§ **Work to complete**
Rewrite everything from the line containing "Looking at the" down to the end of the entries, swapping "white yacht" for "motor yacht" and leaving all else unchanged.

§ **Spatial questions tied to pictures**
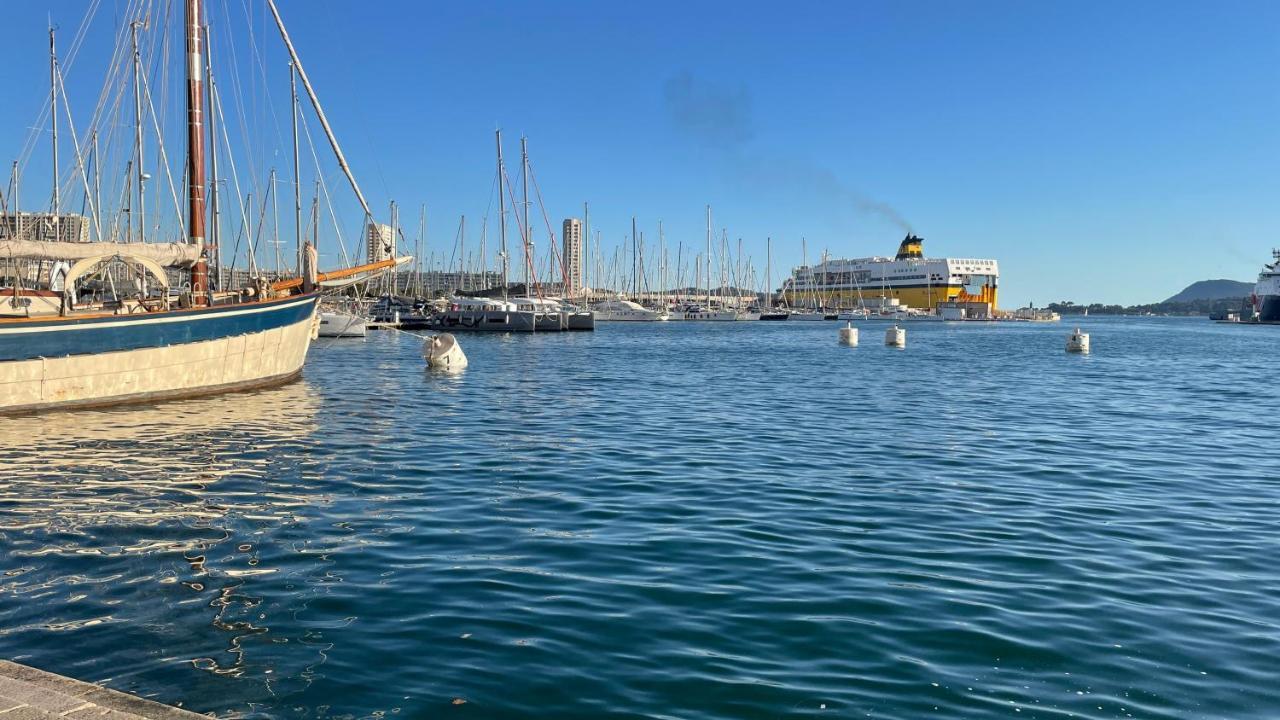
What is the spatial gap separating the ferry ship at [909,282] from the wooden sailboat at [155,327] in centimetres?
15537

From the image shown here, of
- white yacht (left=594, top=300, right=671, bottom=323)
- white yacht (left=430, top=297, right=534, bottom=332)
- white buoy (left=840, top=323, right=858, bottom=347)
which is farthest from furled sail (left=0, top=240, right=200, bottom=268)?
white yacht (left=594, top=300, right=671, bottom=323)

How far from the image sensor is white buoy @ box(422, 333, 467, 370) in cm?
3791

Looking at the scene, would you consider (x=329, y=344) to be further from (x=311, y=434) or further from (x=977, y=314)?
(x=977, y=314)

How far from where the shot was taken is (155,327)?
71.2 ft

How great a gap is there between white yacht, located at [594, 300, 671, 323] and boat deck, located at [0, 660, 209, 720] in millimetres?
127105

§ **Response to the exercise**
Looking at the scene, would you consider (x=329, y=344) to be further from (x=311, y=434) or further from (x=977, y=314)?
(x=977, y=314)

How far from where the shot was taken is (155,327)?
71.2 ft

How great a gap is there between motor yacht, located at [594, 300, 671, 323] and boat deck, located at [0, 660, 209, 720] in millimetres?
127105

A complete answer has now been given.